> **How to complete this task**
Nothing is needed except the lines below that run from the one with "United States, site archbold_FL-12." through the one with "scientific name: Dasyprocta leporina", repeated exactly.

> **Source records**
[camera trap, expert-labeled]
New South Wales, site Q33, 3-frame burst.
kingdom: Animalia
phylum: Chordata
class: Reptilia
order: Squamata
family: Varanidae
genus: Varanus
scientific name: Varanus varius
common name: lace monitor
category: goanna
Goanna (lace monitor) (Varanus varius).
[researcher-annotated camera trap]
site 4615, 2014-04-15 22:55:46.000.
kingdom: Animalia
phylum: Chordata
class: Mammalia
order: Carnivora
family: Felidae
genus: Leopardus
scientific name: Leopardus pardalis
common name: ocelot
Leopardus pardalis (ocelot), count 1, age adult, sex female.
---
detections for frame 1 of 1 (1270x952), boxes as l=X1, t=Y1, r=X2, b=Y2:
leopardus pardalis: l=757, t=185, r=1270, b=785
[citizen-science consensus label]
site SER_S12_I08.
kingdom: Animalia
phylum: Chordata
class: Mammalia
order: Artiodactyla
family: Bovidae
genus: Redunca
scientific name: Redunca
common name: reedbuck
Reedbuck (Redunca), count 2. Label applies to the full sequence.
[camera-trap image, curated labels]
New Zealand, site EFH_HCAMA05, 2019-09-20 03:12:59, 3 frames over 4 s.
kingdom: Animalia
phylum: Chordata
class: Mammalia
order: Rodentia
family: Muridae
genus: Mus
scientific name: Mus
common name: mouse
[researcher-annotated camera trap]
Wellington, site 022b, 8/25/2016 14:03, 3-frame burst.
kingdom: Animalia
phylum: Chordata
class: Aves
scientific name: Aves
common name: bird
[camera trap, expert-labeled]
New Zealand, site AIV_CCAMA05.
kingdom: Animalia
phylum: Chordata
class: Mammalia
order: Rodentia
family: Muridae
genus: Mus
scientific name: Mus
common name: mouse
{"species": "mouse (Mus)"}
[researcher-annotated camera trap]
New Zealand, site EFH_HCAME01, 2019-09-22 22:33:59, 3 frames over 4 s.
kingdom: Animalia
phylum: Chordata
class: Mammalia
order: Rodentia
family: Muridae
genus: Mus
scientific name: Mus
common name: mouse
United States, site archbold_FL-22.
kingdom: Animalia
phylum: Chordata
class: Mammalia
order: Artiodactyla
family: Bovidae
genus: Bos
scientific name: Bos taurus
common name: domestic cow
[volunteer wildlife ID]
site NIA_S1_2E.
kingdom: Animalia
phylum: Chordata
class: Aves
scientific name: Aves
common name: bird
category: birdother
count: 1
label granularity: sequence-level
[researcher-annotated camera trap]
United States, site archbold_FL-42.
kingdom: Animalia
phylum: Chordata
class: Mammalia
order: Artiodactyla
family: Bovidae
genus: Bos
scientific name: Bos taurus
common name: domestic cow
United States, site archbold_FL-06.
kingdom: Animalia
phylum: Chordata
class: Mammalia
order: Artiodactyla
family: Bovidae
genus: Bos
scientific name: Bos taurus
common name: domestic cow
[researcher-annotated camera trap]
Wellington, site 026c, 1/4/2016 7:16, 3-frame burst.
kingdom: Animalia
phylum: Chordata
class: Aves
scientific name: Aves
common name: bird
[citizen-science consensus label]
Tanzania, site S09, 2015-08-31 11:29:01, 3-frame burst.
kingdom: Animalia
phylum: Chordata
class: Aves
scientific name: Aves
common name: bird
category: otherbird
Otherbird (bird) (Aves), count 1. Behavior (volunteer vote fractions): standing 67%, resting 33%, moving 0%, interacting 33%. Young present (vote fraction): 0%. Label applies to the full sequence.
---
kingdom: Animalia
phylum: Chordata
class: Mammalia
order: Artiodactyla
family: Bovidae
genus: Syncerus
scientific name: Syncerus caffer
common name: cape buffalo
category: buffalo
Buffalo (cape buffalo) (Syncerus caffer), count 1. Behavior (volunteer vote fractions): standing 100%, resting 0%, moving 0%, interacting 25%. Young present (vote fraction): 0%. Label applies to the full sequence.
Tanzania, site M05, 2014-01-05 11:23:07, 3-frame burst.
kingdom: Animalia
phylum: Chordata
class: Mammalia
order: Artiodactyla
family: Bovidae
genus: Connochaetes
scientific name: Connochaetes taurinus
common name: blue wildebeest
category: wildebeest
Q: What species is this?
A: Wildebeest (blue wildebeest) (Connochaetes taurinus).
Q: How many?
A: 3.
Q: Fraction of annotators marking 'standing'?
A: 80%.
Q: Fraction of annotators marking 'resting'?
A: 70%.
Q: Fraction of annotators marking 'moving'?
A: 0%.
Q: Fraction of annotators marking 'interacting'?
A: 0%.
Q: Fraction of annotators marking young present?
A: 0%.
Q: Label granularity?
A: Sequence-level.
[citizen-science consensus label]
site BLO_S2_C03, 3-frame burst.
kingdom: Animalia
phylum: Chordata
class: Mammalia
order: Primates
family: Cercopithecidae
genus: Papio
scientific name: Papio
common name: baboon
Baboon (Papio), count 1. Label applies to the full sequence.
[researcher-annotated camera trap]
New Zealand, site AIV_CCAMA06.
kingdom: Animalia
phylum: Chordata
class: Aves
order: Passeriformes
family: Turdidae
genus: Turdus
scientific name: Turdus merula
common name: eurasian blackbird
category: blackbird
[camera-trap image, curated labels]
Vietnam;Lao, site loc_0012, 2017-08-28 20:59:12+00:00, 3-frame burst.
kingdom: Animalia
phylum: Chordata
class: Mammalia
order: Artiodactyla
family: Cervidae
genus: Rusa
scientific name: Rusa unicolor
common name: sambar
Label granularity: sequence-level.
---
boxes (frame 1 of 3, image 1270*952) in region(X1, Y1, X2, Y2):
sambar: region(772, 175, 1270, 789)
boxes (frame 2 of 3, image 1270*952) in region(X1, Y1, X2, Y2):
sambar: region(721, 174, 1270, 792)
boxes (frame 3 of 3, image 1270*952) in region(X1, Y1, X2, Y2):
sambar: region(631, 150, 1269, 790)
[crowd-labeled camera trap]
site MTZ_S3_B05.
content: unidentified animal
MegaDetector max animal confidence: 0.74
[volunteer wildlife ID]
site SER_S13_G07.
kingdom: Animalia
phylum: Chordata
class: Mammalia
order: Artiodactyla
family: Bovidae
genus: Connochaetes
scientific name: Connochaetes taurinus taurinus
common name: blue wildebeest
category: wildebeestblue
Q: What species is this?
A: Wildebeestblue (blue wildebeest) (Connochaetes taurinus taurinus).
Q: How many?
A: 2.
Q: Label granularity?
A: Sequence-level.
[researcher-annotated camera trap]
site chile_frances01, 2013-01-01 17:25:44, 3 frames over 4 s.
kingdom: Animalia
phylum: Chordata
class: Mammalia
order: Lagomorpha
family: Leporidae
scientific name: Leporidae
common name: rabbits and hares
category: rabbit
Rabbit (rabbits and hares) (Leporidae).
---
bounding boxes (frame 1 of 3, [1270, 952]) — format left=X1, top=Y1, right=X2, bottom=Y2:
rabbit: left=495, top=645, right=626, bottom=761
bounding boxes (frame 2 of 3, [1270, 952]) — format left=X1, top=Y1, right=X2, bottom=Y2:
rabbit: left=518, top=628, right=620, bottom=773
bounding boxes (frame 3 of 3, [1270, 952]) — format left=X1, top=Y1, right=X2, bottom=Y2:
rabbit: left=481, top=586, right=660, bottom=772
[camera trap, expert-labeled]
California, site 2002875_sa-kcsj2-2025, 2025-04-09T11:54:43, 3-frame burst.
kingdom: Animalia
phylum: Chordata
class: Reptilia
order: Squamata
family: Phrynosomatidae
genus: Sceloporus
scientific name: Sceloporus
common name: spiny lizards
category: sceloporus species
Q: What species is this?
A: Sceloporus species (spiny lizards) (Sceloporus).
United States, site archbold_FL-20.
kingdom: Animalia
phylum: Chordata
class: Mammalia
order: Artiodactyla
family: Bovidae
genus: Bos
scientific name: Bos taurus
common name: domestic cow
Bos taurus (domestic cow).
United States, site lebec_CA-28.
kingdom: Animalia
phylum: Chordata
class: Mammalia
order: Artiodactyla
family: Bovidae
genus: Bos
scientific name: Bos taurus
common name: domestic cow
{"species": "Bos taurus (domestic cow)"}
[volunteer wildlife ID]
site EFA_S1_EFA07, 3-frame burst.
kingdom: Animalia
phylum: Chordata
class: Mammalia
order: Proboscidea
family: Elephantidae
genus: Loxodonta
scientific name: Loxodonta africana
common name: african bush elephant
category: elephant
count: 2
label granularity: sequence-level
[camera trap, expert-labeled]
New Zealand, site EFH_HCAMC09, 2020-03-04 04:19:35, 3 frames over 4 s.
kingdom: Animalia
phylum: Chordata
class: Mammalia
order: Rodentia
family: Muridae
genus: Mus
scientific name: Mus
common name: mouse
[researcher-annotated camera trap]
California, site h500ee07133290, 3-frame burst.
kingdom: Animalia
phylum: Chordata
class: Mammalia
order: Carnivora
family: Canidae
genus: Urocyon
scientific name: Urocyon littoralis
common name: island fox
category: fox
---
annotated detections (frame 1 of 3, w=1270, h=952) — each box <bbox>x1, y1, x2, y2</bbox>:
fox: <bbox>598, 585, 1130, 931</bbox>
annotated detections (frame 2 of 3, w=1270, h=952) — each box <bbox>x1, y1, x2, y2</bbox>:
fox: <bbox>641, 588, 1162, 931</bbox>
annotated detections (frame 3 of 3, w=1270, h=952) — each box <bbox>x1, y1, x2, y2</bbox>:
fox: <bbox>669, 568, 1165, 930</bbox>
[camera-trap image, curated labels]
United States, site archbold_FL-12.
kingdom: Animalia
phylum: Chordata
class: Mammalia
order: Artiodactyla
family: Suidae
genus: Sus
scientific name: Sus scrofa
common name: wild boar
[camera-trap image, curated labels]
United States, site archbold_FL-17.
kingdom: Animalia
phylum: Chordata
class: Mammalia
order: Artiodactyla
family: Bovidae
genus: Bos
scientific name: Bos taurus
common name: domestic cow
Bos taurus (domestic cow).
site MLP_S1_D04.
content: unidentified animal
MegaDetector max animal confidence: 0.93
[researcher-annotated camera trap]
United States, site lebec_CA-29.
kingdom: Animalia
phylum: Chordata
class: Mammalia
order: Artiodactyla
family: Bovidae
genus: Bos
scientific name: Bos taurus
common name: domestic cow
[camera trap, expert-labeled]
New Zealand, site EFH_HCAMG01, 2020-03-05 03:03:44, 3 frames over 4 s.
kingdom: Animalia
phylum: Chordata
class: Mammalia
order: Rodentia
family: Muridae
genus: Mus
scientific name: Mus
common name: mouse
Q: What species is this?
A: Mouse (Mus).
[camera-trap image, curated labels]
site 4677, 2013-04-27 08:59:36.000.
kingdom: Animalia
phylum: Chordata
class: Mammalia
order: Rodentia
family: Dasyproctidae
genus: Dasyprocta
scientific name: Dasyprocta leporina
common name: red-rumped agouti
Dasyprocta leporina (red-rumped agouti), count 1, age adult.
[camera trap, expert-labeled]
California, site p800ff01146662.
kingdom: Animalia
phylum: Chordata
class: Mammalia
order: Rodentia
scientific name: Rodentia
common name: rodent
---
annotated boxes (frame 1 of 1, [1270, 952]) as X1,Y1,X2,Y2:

> **Output for this exercise**
United States, site archbold_FL-12.
kingdom: Animalia
phylum: Chordata
class: Mammalia
order: Artiodactyla
family: Suidae
genus: Sus
scientific name: Sus scrofa
common name: wild boar
[camera-trap image, curated labels]
United States, site archbold_FL-17.
kingdom: Animalia
phylum: Chordata
class: Mammalia
order: Artiodactyla
family: Bovidae
genus: Bos
scientific name: Bos taurus
common name: domestic cow
Bos taurus (domestic cow).
site MLP_S1_D04.
content: unidentified animal
MegaDetector max animal confidence: 0.93
[researcher-annotated camera trap]
United States, site lebec_CA-29.
kingdom: Animalia
phylum: Chordata
class: Mammalia
order: Artiodactyla
family: Bovidae
genus: Bos
scientific name: Bos taurus
common name: domestic cow
[camera trap, expert-labeled]
New Zealand, site EFH_HCAMG01, 2020-03-05 03:03:44, 3 frames over 4 s.
kingdom: Animalia
phylum: Chordata
class: Mammalia
order: Rodentia
family: Muridae
genus: Mus
scientific name: Mus
common name: mouse
Q: What species is this?
A: Mouse (Mus).
[camera-trap image, curated labels]
site 4677, 2013-04-27 08:59:36.000.
kingdom: Animalia
phylum: Chordata
class: Mammalia
order: Rodentia
family: Dasyproctidae
genus: Dasyprocta
scientific name: Dasyprocta leporina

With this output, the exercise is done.